This can be seen from examining the official projections. The IMF now projects that 2012 will be Greece's fifth successive year of economic contraction, with 2013 being a year of stagnation. Even with growth projected to resume again in 2014, Greece's per capita income is still projected to be more than 8% lower than it was a decade earlier. Its unemployment rate, which is currently hovering near 20%, is still projected to be almost 15% in 2017. And its debt to GDP ratio is projected to be 137% in five years – far higher than it was at the onset of the crisis.
This is not a path to a healthy economy. And it's important to remember that the projections from the IMF and European Central Bank have consistently proven to be overly optimistic. Given this economic reality, it's difficult to see why the Greek people should go any further with such a disastrous policy.
The argument usually given is that there is no alternative. This is not true. Leaving the euro and bringing back the drachma is an alternative, however disruptive this may prove to be.
Leaving the euro would spark a financial and political crisis, but ultimately, this move would almost certainly leave Greece better-off than staying on its current deadend path. With a devalued currency, Greece would become much more attractive as a tourist destination. Its agricultural exports would be much more competitive in the European Union and elsewhere.
It would be necessary to renegotiate debts. Where this can't be done, there will inevitably be many bankruptcies for those with large euro-denominated debts. This process will not be pretty, but there can be little doubt: at this point, it is the better path forward.
The model here is Argentina. After it defaulted and broke its currency link with the dollar at the end of 2001, its economy plummeted for three months. It stabilized in the second quarter of 2002 and then began six and half years of solid growth that was only derailed by world economic crisis in 2009.
There are reasons why Greece will have a more difficult path than Argentina; most importantly, Argentina always kept its own currency.
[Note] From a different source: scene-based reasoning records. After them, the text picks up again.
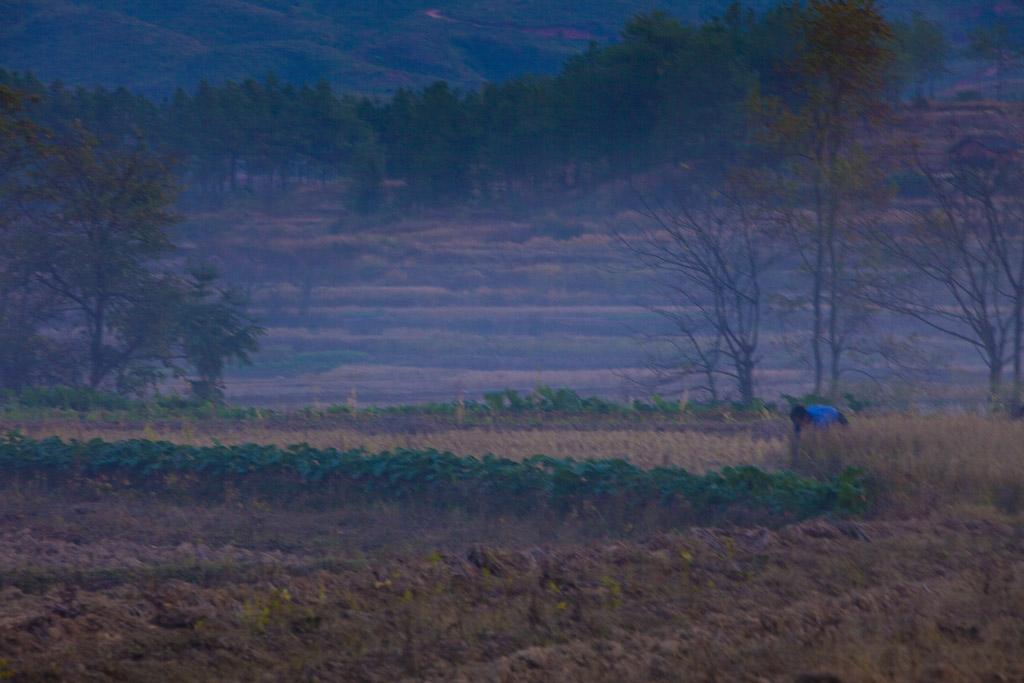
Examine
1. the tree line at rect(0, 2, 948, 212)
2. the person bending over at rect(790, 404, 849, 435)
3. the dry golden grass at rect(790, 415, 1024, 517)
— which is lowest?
the dry golden grass at rect(790, 415, 1024, 517)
But even if Greece can only achieve half the pace of growth sustained by Argentina, its prospects by going this route look far better than staying in the euro.
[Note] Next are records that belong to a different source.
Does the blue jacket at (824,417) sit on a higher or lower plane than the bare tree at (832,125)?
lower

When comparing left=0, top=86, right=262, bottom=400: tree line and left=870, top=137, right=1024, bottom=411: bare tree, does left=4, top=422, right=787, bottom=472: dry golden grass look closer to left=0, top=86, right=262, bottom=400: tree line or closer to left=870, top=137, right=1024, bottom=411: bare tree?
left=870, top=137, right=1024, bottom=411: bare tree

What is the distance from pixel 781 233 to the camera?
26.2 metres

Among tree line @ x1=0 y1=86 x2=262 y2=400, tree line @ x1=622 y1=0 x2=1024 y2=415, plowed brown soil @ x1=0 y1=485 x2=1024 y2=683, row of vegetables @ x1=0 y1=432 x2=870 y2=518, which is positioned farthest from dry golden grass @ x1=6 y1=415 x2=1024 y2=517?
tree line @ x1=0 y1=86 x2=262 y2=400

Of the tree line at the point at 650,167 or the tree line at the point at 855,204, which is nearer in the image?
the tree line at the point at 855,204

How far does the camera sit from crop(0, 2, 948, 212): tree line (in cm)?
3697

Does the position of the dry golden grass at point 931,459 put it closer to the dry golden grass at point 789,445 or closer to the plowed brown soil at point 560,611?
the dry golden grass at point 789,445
There is an alternative path that would be preferable to Greece leaving the euro: this would be the path where the ECB abandons its austerity path altogether. This would involve some sort of ECB guarantee for the debt of Greece and other heavily indebted countries, a relaxation of budget restrictions across the eurozone and, most importantly, a commitment to sustain a higher rate of inflation in Germany and other core eurozone countries. The latter is essential since it is the only way that Greece and other peripheral countries will be able to regain competitiveness if they stay in the euro.
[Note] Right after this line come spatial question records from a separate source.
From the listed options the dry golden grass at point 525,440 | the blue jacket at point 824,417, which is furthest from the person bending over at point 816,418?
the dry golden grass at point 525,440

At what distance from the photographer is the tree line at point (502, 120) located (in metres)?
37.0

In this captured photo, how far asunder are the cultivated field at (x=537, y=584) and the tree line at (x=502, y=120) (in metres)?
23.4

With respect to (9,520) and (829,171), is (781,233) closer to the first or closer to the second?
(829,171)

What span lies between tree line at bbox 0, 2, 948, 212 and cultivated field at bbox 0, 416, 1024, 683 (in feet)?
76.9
Two weeks ago, the possibility of this sort of change of course seemed far-fetched. Today, it still seems unlikely – but following the elections in Greece and the defeat of Sarkozy in France, a major change in course is beginning to look like a possibility.
The leadership of the ECB and Germany may not recognize it, but their current path is unsustainable. The only question is whether they can adjust before the institutions of Europe begin to collapse around them. On Sunday, the voters in Greece gave this message as clearly as possible.